His campaign is very popular with the alt-right; he’s actively campaigning in those spaces, and Yang has been overly gracious in wanting to talk with and reform the alt-right as opposed to rooting them out as the potential terrorists that they are. The #YangGang moniker works because it inverts the stereotypical gang member (black or Latino) with model minority Asians. Trust us, if there was a #CholosForCastro or #BookerBoyz or worse, if the former governor of Massachusetts came on stage with a Kanye remix of “Ain’t nobody fucking with Deval Pa-Trick Trick Trick Trick Trick” the mainstream press would condemn them for not taking gang violence and crime seriously. (Real talk, that entrance would be fire, though.)
Will Yang get better on black issues? The committee is skeptical, but he’s earned his 7th spot right now, and we’ll see if #YangGang can show he’s more than a 1,000 dollar trick pony.
#8 Spiritual Guru Marianne Williamson
Yoga before morning press conferences. Chakra healing as you go through security in the West Wing. Medicare for all that includes acupuncture and reiki. The committee believes that Marianne Williamson would have the best smelling White House of all time between the hemp, patchouli and sage.
Williamson has been on and off the Power Rankings several times thus far but comes back at No. 8 for our post reboot because as outlandish and silly as some of her ideas may be she’s staked her entire campaign on healing America’s secondary sin (the original sin was committing genocide against Indian nations) the treatment of black folks. Think about it, are reparations any crazier an idea than building a wall that Mexico will pay for? They may be less likely but they aren’t any crazier. Plus, Williamson literally did a reparations commercial, so she makes the cut; she may not last till next week but for now it’s good to know there is a candidate thinking about us on the spiritual plane.
#9: Sen. Amy Klobuchar
We would rank Klobuchar higher but apparently being a former prosecutor is disqualifying (or maybe something else was going on with media criticism of Kamala Harris?) Klobuchar, like Marianne Williamson is another example of just how few of the 2020 candidates manage to center black voters in their campaigns or policies; the only time you’ll catch Amy Klobuchar centering blackness is when she’s racking up a pool table.
However, her policies about poverty, school lunches and gerrymandering have caught the committee’s attention, and of the lower-tiered candidates for black voters she’s certainly less noxious than Tom “Swiper Fox” Steyer or Michael Bloomberg. If she can stay on the rankings for three consecutive weeks we might give her a stronger look come debate time.
#10 Former Gov. Deval Patrick
Deval Patrick is black….
That’s the tweet….
Seriously, Patrick actually has a good record for police reform, addressing black poverty and education from his time as governor of Massachusetts. He managed to do all of that without any binders full of women either.

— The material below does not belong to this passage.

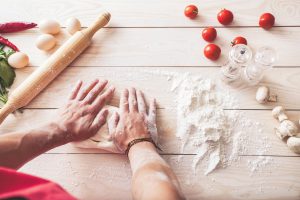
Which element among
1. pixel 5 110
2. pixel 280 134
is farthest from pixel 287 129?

The question is can he get himself into this race as anything other than a tourist hoping to get a few interviews on Sunday talk shows. If the choice were between Donald Trump and Deval Patrick everyone black would pick Deval Patrick. If the choice were between Deval Patrick and Elizabeth Warren most committee members think that she’d be a more fierce advocate for our needs. If Patrick has any chance to do more than occasionally sleep on the guest couch of our rankings, let alone be competitive in 2020 he has got to find his black base.